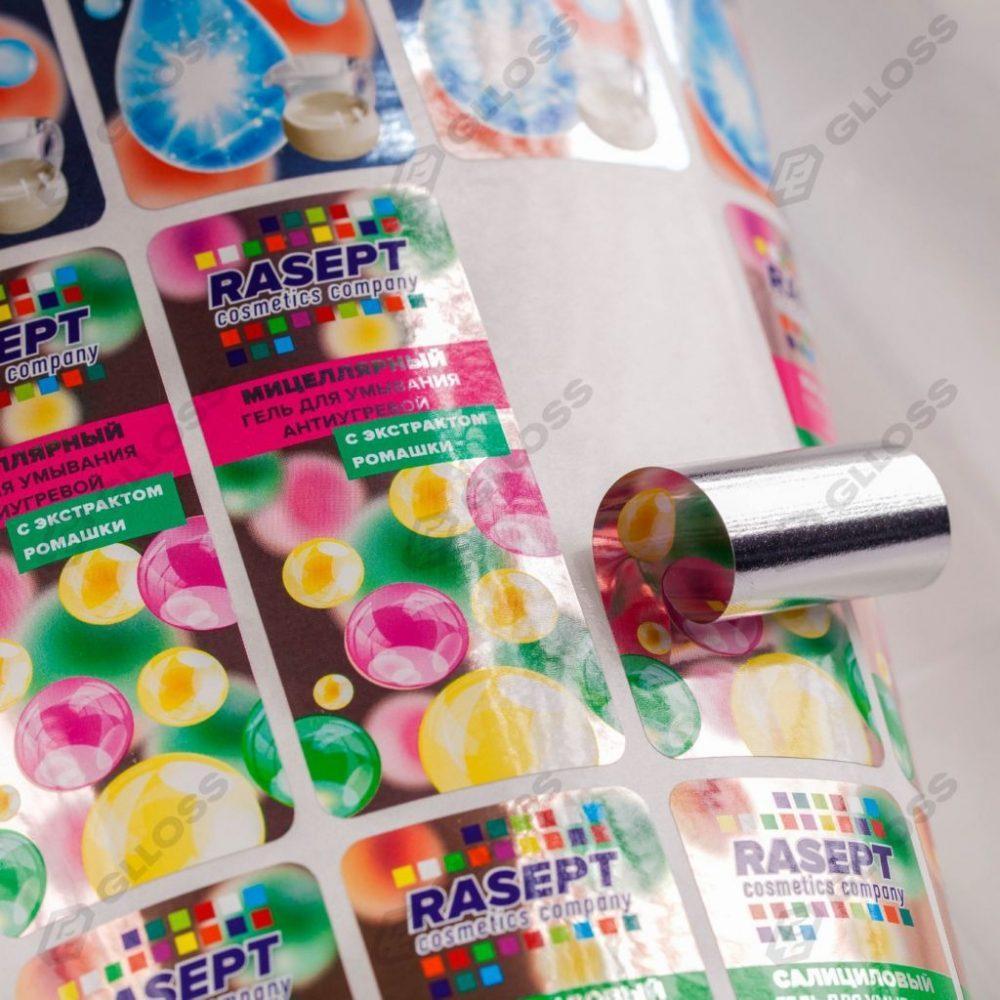 Несколько видов этикеток для гелей RASEPT cosmetics company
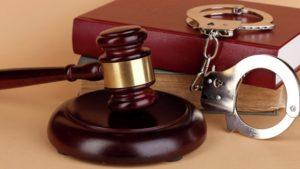 Понятие и законодательное регулирование вопроса
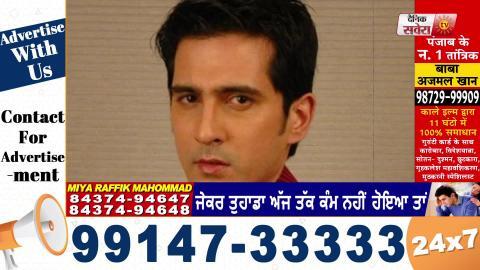 Breaking : Susant Singh Rajput ਤੋਂ ਬਾਅਦ ਇਸ Actor ਨੇ ਕੀਤਾ Suicide | Dsinik Savera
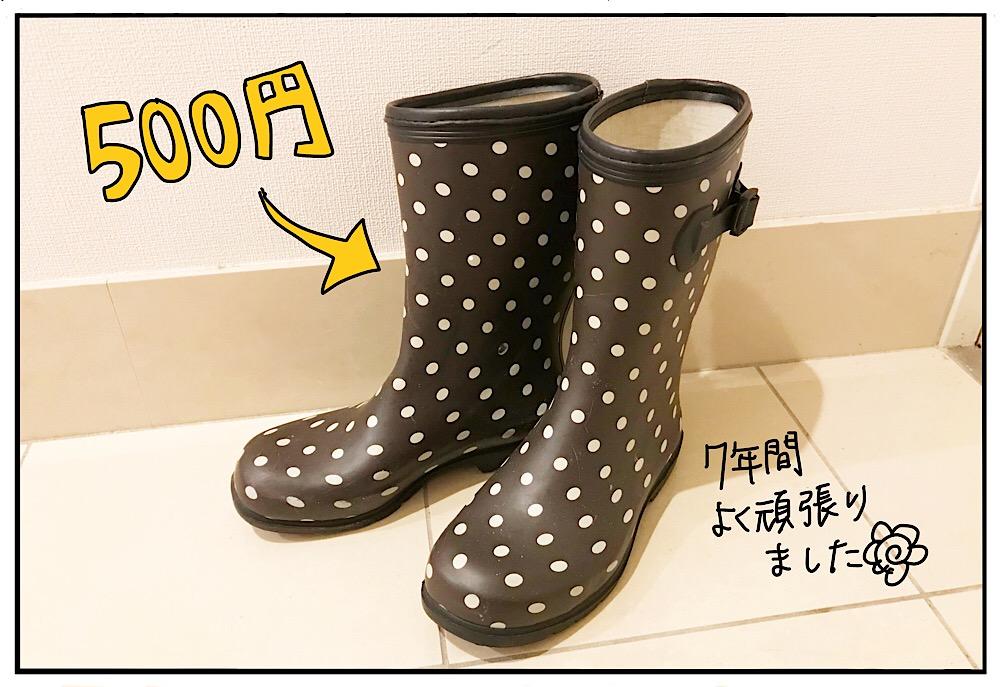 梅雨明けと大雨と長靴と私。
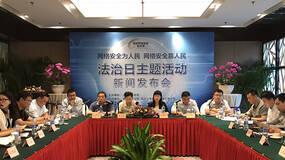 上海今年侦破涉网犯罪607起,侵犯个人信息已形成黑色链条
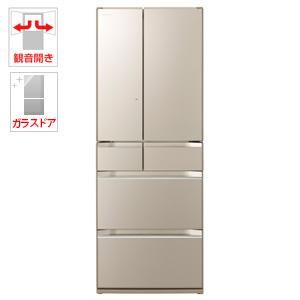 (標準設置料込)R-KW57K-XN 日立 567L 567L 6ドア冷蔵庫(ファインシャンパン) HITACHI 日立 KWシリーズ KWシリーズ, エプロンスタイル/エプロン専門店:3bcb2ab8 --- anaphylaxisireland.ie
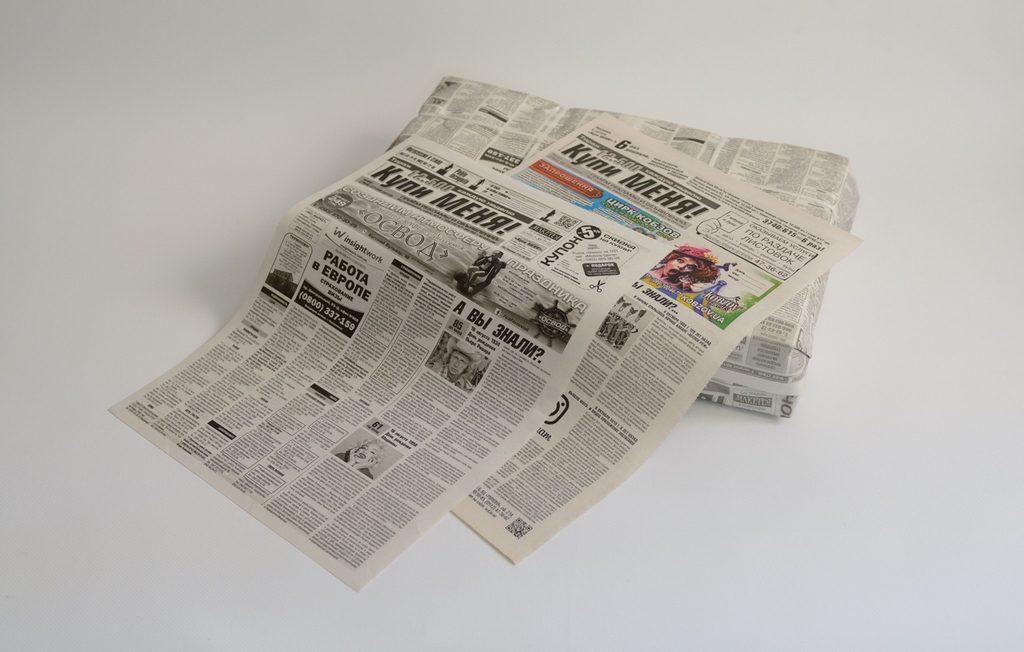 Бесплатная газета «Купи меня»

--

Directions for this task:
Copy every line of the records exactly as it is written, but not the pictures.

Response:
 Несколько видов этикеток для гелей RASEPT cosmetics company
 Понятие и законодательное регулирование вопроса
 Breaking : Susant Singh Rajput ਤੋਂ ਬਾਅਦ ਇਸ Actor ਨੇ ਕੀਤਾ Suicide | Dsinik Savera
 梅雨明けと大雨と長靴と私。
 上海今年侦破涉网犯罪607起,侵犯个人信息已形成黑色链条
 (標準設置料込)R-KW57K-XN 日立 567L 567L 6ドア冷蔵庫(ファインシャンパン) HITACHI 日立 KWシリーズ KWシリーズ, エプロンスタイル/エプロン専門店:3bcb2ab8 --- anaphylaxisireland.ie
 Бесплатная газета «Купи меня»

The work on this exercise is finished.